-- Data records start --
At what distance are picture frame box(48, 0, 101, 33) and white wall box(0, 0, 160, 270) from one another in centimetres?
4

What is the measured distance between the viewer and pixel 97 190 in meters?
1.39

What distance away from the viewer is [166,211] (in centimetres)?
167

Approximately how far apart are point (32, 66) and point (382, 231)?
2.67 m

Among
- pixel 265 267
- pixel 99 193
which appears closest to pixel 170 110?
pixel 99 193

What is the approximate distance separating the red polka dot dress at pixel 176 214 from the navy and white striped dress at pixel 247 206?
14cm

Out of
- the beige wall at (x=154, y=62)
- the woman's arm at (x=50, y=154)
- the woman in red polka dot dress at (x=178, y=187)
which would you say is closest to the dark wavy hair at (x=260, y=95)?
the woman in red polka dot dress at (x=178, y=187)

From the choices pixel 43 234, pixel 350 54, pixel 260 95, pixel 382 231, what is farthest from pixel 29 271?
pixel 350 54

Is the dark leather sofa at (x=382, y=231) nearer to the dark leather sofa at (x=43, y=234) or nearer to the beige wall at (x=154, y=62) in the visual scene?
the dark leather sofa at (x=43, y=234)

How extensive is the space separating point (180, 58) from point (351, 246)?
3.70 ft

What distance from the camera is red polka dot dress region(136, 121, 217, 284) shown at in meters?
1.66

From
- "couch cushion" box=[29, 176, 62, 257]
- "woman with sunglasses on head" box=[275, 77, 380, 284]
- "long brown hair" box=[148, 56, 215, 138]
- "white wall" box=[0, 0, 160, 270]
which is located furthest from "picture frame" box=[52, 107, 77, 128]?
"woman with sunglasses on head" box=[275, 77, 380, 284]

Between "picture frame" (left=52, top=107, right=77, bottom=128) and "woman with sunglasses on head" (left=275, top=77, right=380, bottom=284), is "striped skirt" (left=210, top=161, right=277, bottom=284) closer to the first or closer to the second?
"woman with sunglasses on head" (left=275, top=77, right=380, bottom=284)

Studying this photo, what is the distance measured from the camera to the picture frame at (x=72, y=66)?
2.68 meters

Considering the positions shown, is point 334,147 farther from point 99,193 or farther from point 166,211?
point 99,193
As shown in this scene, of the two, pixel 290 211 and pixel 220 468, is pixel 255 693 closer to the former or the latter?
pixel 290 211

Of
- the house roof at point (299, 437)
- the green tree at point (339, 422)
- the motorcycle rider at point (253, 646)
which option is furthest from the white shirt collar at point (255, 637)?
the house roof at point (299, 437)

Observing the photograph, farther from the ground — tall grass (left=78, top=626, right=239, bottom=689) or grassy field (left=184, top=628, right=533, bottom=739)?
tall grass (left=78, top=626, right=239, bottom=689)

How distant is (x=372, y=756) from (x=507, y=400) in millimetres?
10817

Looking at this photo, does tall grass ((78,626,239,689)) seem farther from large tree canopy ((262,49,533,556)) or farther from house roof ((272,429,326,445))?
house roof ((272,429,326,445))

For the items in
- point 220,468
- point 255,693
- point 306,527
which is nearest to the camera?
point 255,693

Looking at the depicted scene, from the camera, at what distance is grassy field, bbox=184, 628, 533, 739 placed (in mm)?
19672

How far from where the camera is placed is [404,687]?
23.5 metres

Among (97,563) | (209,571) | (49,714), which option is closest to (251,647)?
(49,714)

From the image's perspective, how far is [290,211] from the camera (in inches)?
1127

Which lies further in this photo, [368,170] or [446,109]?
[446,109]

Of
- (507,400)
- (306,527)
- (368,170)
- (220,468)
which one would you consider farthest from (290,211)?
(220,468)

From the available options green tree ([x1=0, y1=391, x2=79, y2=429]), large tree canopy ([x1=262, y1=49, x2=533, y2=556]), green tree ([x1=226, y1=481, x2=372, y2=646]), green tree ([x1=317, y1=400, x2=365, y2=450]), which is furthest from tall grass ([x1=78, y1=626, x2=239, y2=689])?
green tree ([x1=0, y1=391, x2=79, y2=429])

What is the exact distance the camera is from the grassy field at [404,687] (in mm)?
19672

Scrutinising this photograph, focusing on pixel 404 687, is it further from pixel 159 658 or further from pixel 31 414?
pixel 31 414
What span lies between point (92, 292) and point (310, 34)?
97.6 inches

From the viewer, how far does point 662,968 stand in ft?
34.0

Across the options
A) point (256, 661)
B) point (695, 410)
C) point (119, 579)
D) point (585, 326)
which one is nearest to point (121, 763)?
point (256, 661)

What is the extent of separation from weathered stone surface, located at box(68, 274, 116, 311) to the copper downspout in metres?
-- Data records end --
# Exercise
Transcribe all of the material exactly. Omit nothing.

# Written response
At what distance are picture frame box(48, 0, 101, 33) and white wall box(0, 0, 160, 270) from one another in centimetres?
4

What is the measured distance between the viewer and pixel 97 190 in meters?
1.39

What distance away from the viewer is [166,211] (in centimetres)?
167

Approximately how far apart are point (32, 66) and point (382, 231)?
2.67 m

Among
- pixel 265 267
- pixel 99 193
which appears closest to pixel 170 110?
pixel 99 193

What is the approximate distance separating the red polka dot dress at pixel 176 214 from the navy and white striped dress at pixel 247 206?
14cm

Out of
- the beige wall at (x=154, y=62)
- the woman's arm at (x=50, y=154)
- the woman in red polka dot dress at (x=178, y=187)
which would you say is closest to the dark wavy hair at (x=260, y=95)?
the woman in red polka dot dress at (x=178, y=187)

From the choices pixel 43 234, pixel 350 54, pixel 260 95, pixel 382 231, what is farthest from pixel 29 271?
pixel 350 54

Is the dark leather sofa at (x=382, y=231) nearer to the dark leather sofa at (x=43, y=234) or nearer to the beige wall at (x=154, y=62) in the visual scene?
the dark leather sofa at (x=43, y=234)

How extensive is the space separating point (180, 58) from point (351, 246)?
3.70 ft

What distance from the camera is red polka dot dress region(136, 121, 217, 284) shown at in meters?
1.66

From
- "couch cushion" box=[29, 176, 62, 257]
- "woman with sunglasses on head" box=[275, 77, 380, 284]
- "long brown hair" box=[148, 56, 215, 138]
- "white wall" box=[0, 0, 160, 270]
which is located furthest from "picture frame" box=[52, 107, 77, 128]?
"woman with sunglasses on head" box=[275, 77, 380, 284]

Between "picture frame" (left=52, top=107, right=77, bottom=128) and "woman with sunglasses on head" (left=275, top=77, right=380, bottom=284), is "striped skirt" (left=210, top=161, right=277, bottom=284) closer to the first or closer to the second?
"woman with sunglasses on head" (left=275, top=77, right=380, bottom=284)

Studying this photo, what is the distance measured from the camera to the picture frame at (x=72, y=66)?
2.68 meters

Considering the positions shown, is point 334,147 farther from point 99,193 or farther from point 166,211?
point 99,193
As shown in this scene, of the two, pixel 290 211 and pixel 220 468, is pixel 255 693 closer to the former or the latter?
pixel 290 211

Of
- the house roof at point (299, 437)
- the green tree at point (339, 422)
- the motorcycle rider at point (253, 646)
which option is furthest from the white shirt collar at point (255, 637)?
the house roof at point (299, 437)

Observing the photograph, farther from the ground — tall grass (left=78, top=626, right=239, bottom=689) or grassy field (left=184, top=628, right=533, bottom=739)?
tall grass (left=78, top=626, right=239, bottom=689)

How distant is (x=372, y=756) from (x=507, y=400) in millimetres?
10817

Looking at this photo, does tall grass ((78,626,239,689)) seem farther from large tree canopy ((262,49,533,556)) or farther from house roof ((272,429,326,445))?
house roof ((272,429,326,445))

For the items in
- point 220,468
- point 255,693
- point 306,527
which is nearest to the camera?
point 255,693

Looking at the depicted scene, from the camera, at what distance is grassy field, bbox=184, 628, 533, 739 placed (in mm)?
19672

How far from where the camera is placed is [404,687]?
23.5 metres

Among (97,563) | (209,571) | (49,714), which option is closest to (251,647)?
(49,714)

From the image's perspective, how far is [290,211] from the camera (in inches)?
1127

Which lies further in this photo, [368,170] or [446,109]?
[446,109]

Of
- (507,400)
- (306,527)
- (368,170)
- (220,468)
which one would you consider farthest from (290,211)?
(220,468)

From the available options green tree ([x1=0, y1=391, x2=79, y2=429]), large tree canopy ([x1=262, y1=49, x2=533, y2=556]), green tree ([x1=226, y1=481, x2=372, y2=646]), green tree ([x1=317, y1=400, x2=365, y2=450]), which is furthest from tall grass ([x1=78, y1=626, x2=239, y2=689])?
green tree ([x1=0, y1=391, x2=79, y2=429])

What is the exact distance the camera is from the grassy field at [404,687] (in mm)?
19672

Scrutinising this photograph, focusing on pixel 404 687, is it further from pixel 159 658 or further from pixel 31 414?
pixel 31 414
What span lies between point (92, 292) and point (310, 34)?
97.6 inches

From the viewer, how far does point 662,968 stand in ft?
34.0

Across the options
A) point (256, 661)
B) point (695, 410)
C) point (119, 579)
D) point (585, 326)
which one is nearest to point (121, 763)?
point (256, 661)

What is the extent of separation from weathered stone surface, located at box(68, 274, 116, 311) to the copper downspout in metres?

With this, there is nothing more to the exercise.